The blue cover has a pink ‘TWO PENCE’ embossed QV stamp of Victoria cancelled with a duplex BALLAARAT/ 7Y/ DE 19/ 72 with the barred numeral ‘5', the fourth duplex which has a distinctive long top bar of the ‘5', and the spelling with 3 ‘A’s’ in Ballarat. This is a late recorded date for Freeman & White state on p. 76 that this spelling was in place from the end of 1869 until the middle of 1872. The cover was addressed to Robt Jamieson, Esq, Bolac Plains, Woorndoo, via Lake Bolac. The reverse was not seen (Figure 1).
Robert Jamieson was born on 4 August 1812 at Farm House, Castlemaddie in the parish of Carsphairn, Kirkudbrightshire, Scotland. He was the fifth child of Robert Jamieson, snr., tenant farmer, and Mary, nee Wallace. Robert Jamieson arrived at Port Phillip on 3 April 1841 following his younger brother William who emigrated to Australia in 1838. In June 1841, Robert and William bought cattle in Melbourne and headed 150 miles into the country to around Port Fairy in the Western District. In the early 1840's, William Jamieson was involved in a partnership with C.D.H. Aplin and George Carmichael operating a cattle run, known as Union. Robert Jamieson was possibly associated with this venture. On 12 October 1843, a licence was issued to Robert and William Jamieson for a run on Darlot’s Creek which became known as Castlemaddie.
The brothers disposed of this latter property in 1849 and moved to Geelong buying land there in June 1849. They built a flour mill near Buckley’s Falls on the Barwon River which they operated until early in 1851 when the mill and all water rights were sold to a Mr. Highett. Robert and William Jamieson returned to the pastoral industry in 1851 when they acquired Eumerella West station near Macarthur.
In 1854 Robert Jamieson left for Scotland leaving William in charge. While in Scotland in 1855 Robert married Johanna Douglas, daughter of William Black, town clerk, of Stanraer, Wigtonshire and returned to Australia with his wife in January 1856. Soon after, William dropped out of the partnership and Robert carried on alone. By 1857 Robert was looking for a suitable sheep run in preference to a cattle station and sold Eumeralla West in 1858. In February 1859, Robert acquired Bolac Plains from Robert Hood and subsequently concentrated on sheep operations. In 1881 he purchased Stony Point Station, near Darlington from Thomas Forrest Cumming. Robert took an interest in the affairs of the region and served as a member of the Mortlake Council from April 1882 to August 1886. Robert Jamieson died at Stony Point on 8 November 1894, leaving his wife, son Robert and daughter, Mary.

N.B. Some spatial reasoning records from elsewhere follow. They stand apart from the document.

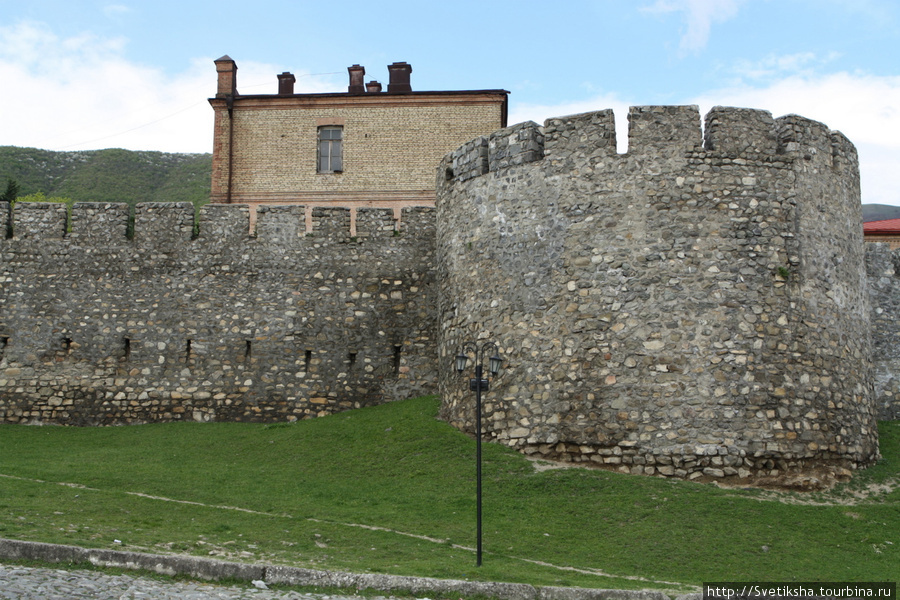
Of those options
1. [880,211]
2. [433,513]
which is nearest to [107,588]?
[433,513]

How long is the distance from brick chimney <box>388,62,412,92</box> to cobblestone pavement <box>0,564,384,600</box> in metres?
21.9

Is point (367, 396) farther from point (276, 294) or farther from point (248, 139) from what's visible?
point (248, 139)

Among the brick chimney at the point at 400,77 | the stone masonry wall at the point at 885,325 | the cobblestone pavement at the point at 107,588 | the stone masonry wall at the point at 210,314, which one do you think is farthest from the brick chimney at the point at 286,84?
the cobblestone pavement at the point at 107,588

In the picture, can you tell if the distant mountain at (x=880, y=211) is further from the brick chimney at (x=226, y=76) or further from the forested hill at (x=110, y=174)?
the brick chimney at (x=226, y=76)


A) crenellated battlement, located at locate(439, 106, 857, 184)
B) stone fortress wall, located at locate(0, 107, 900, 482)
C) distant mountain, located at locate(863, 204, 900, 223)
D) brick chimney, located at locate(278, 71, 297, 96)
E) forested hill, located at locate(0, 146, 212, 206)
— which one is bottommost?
stone fortress wall, located at locate(0, 107, 900, 482)

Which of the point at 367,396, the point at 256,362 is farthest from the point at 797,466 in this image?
the point at 256,362

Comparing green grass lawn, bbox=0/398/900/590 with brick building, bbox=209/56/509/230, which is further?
brick building, bbox=209/56/509/230

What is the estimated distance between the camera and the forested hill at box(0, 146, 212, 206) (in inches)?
2345

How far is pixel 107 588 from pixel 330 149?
20.8m

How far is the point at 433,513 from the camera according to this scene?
12375mm

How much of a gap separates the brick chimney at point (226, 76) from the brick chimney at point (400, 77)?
15.9ft

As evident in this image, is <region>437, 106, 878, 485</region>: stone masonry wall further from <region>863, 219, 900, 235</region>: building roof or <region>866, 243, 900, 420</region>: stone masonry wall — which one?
<region>863, 219, 900, 235</region>: building roof

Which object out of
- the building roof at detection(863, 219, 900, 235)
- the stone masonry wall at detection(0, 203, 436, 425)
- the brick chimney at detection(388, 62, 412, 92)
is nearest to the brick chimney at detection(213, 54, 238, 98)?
the brick chimney at detection(388, 62, 412, 92)

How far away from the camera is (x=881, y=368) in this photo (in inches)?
749
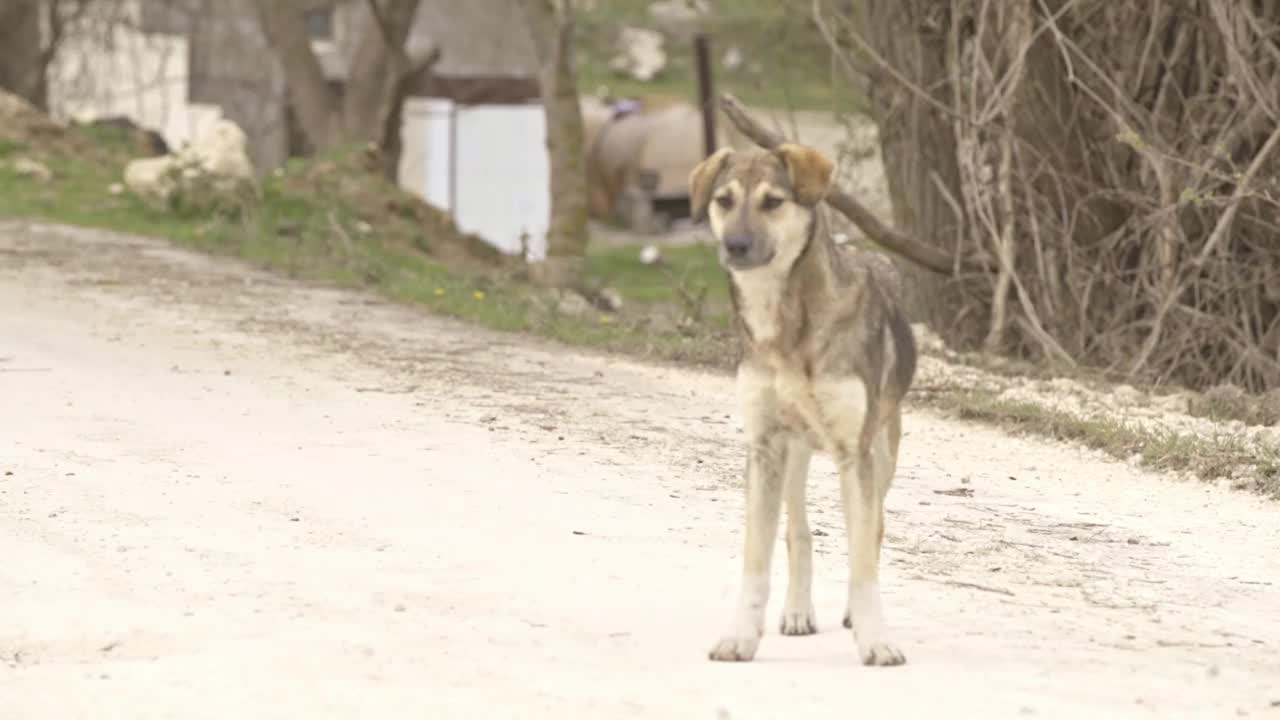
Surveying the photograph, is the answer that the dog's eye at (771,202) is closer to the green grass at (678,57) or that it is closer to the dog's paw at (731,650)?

His net assets were valued for probate purposes at £58,001.
Robert Jamieson jnr. was born at Bolac Plains, Woorndoo on 15 October 1863. He was educated at a private school in Edinburgh during a two year visit by the family to Scotland and, on returning to Victoria, completed his education at Geelong Church of England Grammar School. At school in Geelong, Robert was a champion gymnast and a bright scholar having won prizes for French, Bookkeeping, Divinity, Latin and English.
Robert left school in 1881 and immediately returned to Western District station life to be tutored in pastoral station operations by his father. On his father’s death in 1894, Robert became the manager of the Bolac Plains and Stony Point. In 1899 he became the proprietor of both stations when his father’s estate was settled. Robert was also involved in local community affairs and served as a member of the Mortlake Shire Council for 13 years from 1898 to 1910. He was president of the council during 1907-09. In 1901, Robert married Florence Jane nee Usher, and they had issue of 3 children. He died at Stony Point on 22 April 1946.
The places in south-west Victoria mentioned in this paper include Lake Bolac, Woorndoo, and Mortlake all seen down the left side of the map, as well as Macarthur at the right side of the map, which is shown as Figure 2.